哼,这就怕啦?你当初高高在上,往死里欺负我们娘仨的时候,有没有想过自己会有这么一天?“你再喊的话,我连你的舌头一起割下来!”不耐烦扬了扬手里的刀,花蓉恶狠狠的威胁道,柳管家立刻安分了不少。他哭丧着脸,眼角的泪水慢慢淌下来,下巴上的肉因为恐惧不停地颤抖。
“姑奶奶,求您饶了我把,我上有老……”
“你还下有小。”鄙夷地踹了他一脚,暗骂老套。
“啊,对对对。我还下有小,姑奶奶,只要您肯饶了我这条狗命,您要什么我都给啊!”
“你放心,我又不养狗,要你那条狗命也没用,我就是来给刘管家你送大补药来了。”说着,花蓉从怀里掏出一颗红褐色的药丸子在柳管家眼前晃了晃。“不想死的话,就把它吃下去。”
“这……”柳管家警惕地看着花蓉的药丸子,脸上全是虚汗,他嘴巴紧闭,使劲拖着瘫软的身子往后退,一颗脑袋亦不停的往后躲。
躲?你再躲能躲得过我的针吗?花蓉冷笑了一声,掏出一根针顺便往他身上一扎,疼的他立刻张大了嘴嚷嚷,花蓉趁机便将药丸子塞进了他的嘴里。
“啊!”柳管家脸上的冷汗更多了,他不停的咳嗽着,妄图将已经咽下去的丸子咳出来。
“别费劲啦,我这药丸子遇水即化,何况你那么多口水。”花蓉伸手拍了拍无知的柳管家,起身款款坐在他对面的椅子上。
“你给我吃的是什么?”
“不过是一般的毒药罢了。”花蓉微微一笑,耐性地解释:“这药吃了虽不会致死,却也能叫人生不如死。每月中旬的时候,便会毒发一次。到时候啊,中毒之人便会全身奇痒无比,犹如万虫撕咬,而且皮肤会流脓化水。
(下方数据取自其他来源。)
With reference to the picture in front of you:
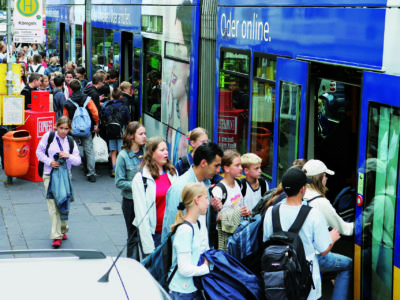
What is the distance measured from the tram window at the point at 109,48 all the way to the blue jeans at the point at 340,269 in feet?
35.7

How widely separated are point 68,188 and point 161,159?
285 centimetres

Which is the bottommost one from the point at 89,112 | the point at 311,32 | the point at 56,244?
the point at 56,244

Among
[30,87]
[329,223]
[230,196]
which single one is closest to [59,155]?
[230,196]

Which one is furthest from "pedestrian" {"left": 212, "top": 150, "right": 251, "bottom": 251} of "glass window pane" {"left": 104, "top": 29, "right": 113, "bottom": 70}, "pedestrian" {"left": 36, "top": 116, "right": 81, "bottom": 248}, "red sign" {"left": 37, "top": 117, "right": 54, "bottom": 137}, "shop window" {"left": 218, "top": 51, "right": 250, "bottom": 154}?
"glass window pane" {"left": 104, "top": 29, "right": 113, "bottom": 70}

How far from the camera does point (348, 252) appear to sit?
24.8ft

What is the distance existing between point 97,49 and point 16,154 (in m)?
5.88

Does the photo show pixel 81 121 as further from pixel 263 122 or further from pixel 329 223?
pixel 329 223

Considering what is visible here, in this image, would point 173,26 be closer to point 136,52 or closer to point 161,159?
point 136,52

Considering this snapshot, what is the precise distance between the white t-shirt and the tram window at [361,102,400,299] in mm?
1118

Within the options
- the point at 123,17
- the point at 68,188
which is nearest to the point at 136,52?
the point at 123,17

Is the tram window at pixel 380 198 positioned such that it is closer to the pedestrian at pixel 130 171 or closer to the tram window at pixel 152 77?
the pedestrian at pixel 130 171

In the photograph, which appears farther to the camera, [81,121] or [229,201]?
[81,121]

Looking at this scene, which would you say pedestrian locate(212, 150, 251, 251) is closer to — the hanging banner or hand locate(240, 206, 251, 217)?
hand locate(240, 206, 251, 217)

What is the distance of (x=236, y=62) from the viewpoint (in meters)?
8.29
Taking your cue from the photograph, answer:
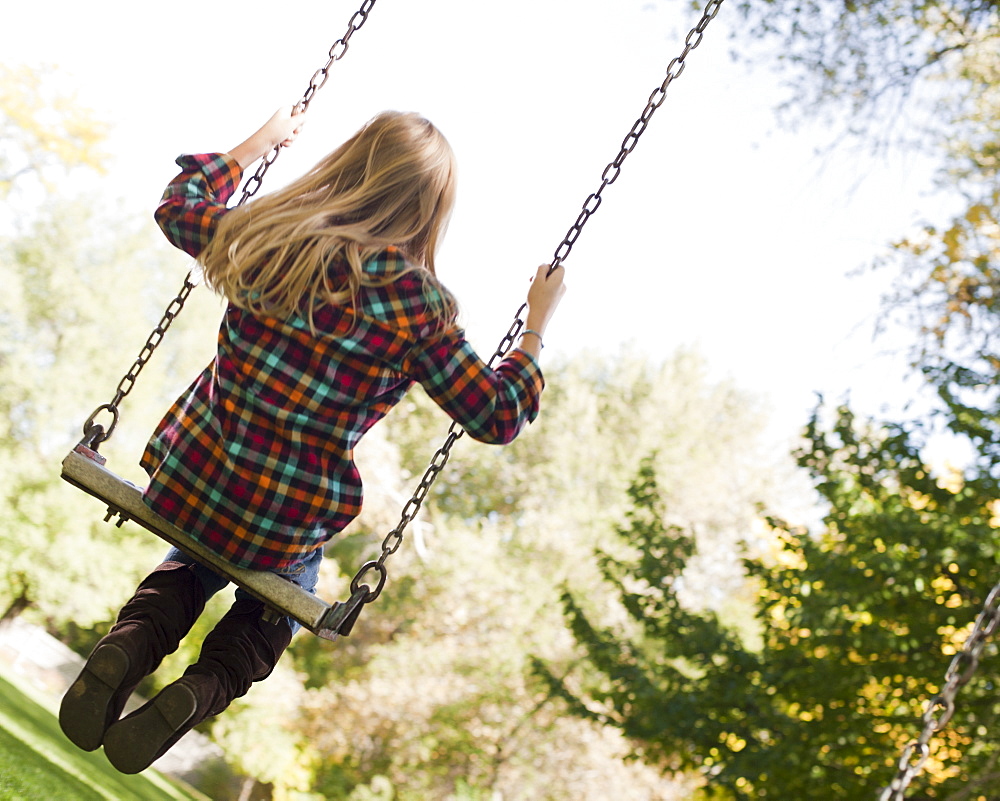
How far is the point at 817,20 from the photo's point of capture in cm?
876

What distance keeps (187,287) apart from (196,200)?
16.8 inches

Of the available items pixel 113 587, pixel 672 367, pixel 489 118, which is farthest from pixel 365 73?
pixel 113 587

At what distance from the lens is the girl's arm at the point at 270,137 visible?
2377 mm

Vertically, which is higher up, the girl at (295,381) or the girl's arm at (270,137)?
the girl's arm at (270,137)

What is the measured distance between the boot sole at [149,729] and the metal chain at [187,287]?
0.63 metres

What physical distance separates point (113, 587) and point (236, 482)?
15.8m

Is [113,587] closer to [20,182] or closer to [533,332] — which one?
[20,182]

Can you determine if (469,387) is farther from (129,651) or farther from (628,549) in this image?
(628,549)

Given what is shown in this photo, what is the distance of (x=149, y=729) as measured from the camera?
1905 mm

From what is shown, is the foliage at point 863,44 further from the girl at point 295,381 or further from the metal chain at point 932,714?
the girl at point 295,381

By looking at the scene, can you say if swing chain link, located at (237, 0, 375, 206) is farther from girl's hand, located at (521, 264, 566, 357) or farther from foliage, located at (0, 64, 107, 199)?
foliage, located at (0, 64, 107, 199)

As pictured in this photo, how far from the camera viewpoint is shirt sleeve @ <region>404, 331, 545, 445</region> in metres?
1.90

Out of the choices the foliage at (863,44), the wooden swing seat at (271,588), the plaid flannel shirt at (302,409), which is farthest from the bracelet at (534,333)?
the foliage at (863,44)

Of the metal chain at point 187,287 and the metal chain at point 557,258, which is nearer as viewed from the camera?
the metal chain at point 557,258
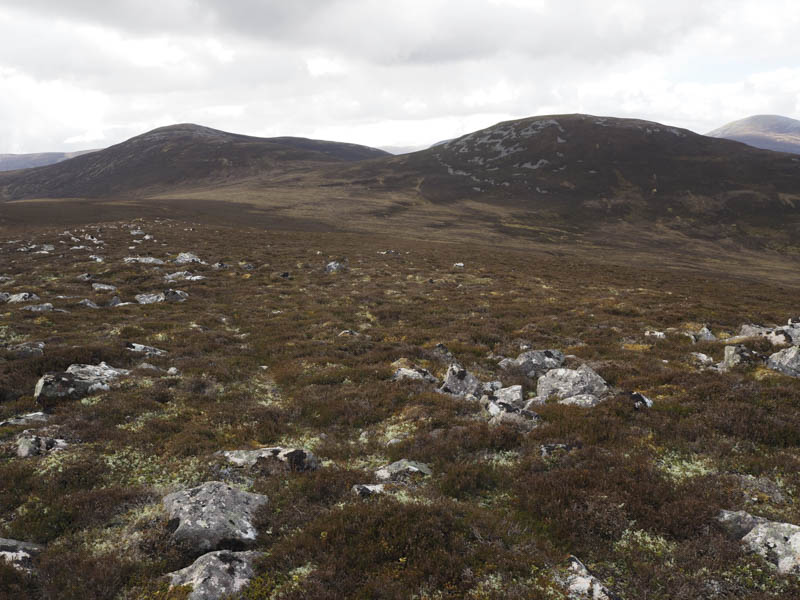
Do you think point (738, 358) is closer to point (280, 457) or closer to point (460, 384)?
point (460, 384)

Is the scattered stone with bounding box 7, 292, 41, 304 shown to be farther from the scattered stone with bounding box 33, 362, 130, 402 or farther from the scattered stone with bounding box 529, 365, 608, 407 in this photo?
the scattered stone with bounding box 529, 365, 608, 407

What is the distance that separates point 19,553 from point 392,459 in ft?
22.4

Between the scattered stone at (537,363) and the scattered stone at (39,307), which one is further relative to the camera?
the scattered stone at (39,307)

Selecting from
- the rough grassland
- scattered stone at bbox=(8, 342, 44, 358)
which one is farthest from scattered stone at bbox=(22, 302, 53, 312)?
scattered stone at bbox=(8, 342, 44, 358)

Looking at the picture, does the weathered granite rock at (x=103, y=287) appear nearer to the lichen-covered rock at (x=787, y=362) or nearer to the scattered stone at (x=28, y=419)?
the scattered stone at (x=28, y=419)

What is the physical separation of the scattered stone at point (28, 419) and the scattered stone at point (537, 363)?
15023mm

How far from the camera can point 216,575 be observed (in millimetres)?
5961

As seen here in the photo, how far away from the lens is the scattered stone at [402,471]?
8875 millimetres

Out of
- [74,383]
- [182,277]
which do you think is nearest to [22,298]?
[182,277]

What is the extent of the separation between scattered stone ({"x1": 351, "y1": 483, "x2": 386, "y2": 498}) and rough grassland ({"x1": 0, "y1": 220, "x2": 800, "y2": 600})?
286 millimetres

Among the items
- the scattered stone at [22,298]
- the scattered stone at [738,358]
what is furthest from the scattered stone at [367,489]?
the scattered stone at [22,298]

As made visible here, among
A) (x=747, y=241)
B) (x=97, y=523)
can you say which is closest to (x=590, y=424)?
(x=97, y=523)

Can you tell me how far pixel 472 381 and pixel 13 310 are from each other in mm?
23889

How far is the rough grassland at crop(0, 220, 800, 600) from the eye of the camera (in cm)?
616
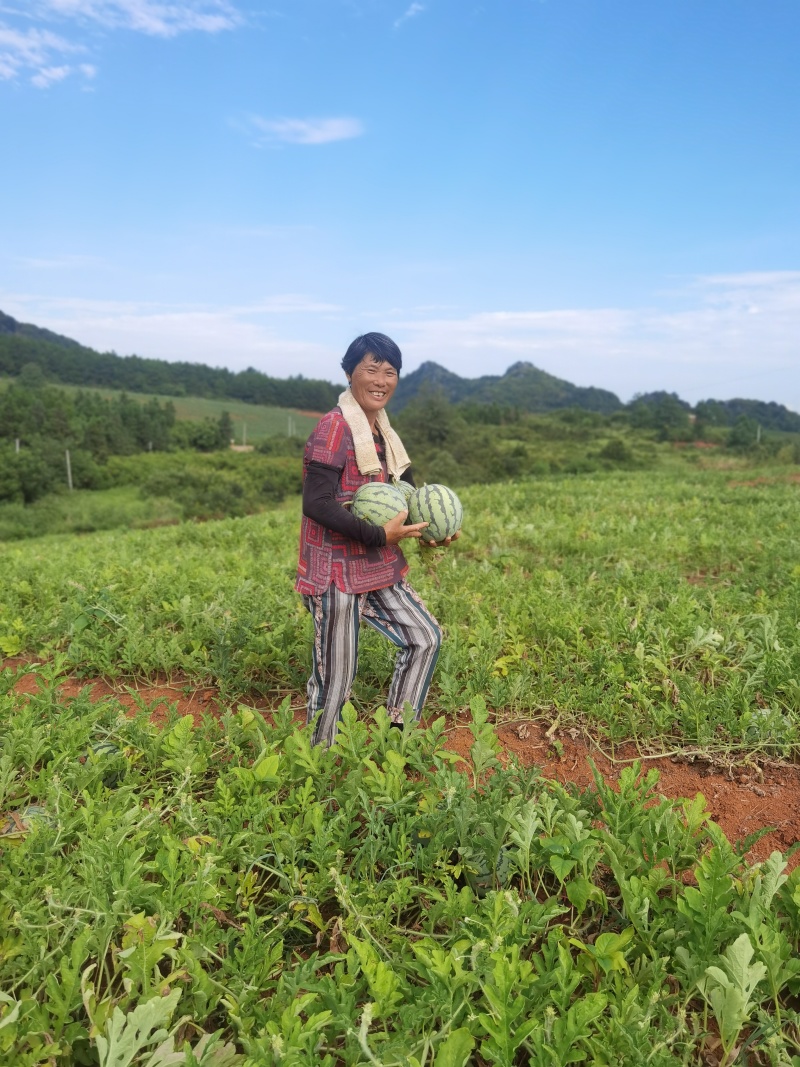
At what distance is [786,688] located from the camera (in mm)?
4199

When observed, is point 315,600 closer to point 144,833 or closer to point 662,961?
point 144,833

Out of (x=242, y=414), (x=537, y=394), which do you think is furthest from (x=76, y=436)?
(x=537, y=394)

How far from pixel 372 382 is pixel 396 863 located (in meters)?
2.19

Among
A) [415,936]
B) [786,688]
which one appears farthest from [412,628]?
[786,688]

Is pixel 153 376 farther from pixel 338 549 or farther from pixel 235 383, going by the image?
pixel 338 549

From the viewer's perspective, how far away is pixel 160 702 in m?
4.54

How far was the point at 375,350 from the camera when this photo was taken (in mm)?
3463

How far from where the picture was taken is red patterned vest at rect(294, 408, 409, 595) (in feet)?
11.1

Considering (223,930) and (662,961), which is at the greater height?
(662,961)

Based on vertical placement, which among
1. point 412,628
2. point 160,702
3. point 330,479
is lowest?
point 160,702

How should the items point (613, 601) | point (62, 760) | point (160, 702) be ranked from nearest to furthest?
1. point (62, 760)
2. point (160, 702)
3. point (613, 601)

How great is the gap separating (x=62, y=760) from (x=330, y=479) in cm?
188

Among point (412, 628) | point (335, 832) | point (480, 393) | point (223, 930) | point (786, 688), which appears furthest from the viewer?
point (480, 393)

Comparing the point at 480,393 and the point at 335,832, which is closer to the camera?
the point at 335,832
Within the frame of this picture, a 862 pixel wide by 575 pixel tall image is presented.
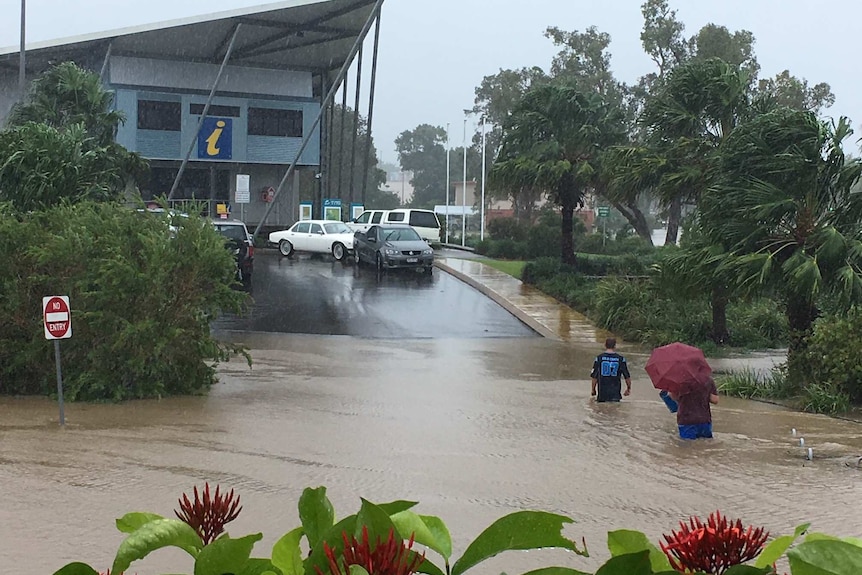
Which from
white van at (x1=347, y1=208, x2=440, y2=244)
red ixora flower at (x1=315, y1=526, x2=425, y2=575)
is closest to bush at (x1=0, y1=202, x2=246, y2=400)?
red ixora flower at (x1=315, y1=526, x2=425, y2=575)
但是这些都不可怕,最可怕的是他还会发春,就像到了发情期的野兽般,谁也不认,只认女人!”嘿嘿,一想到这里,花容不自觉的发出一阵笑声。
听完花蓉这些话,柳管家的脸色早已惨白。而药丸子的效力也渐渐开始发挥效应,柳管家只觉全身瘙痒无比,难忍的嚷嚷着,他抬起虚弱无力的手在痒处抓挠,脸色极为痛苦。
柳管家的惨状不由叫花蓉感慨起来,她居然能做出这种彪悍的药来。果真是知识改变命运,我太他妈太有才啦!
“呐,先吃一颗解药。若如你听话,以后每月在你毒发之前,我会及时给你当月的解药。”懒得耗时间,也不想叫他流脓水恶心到,花蓉从怀里掏出一颗药粒扔到刘管家跟前。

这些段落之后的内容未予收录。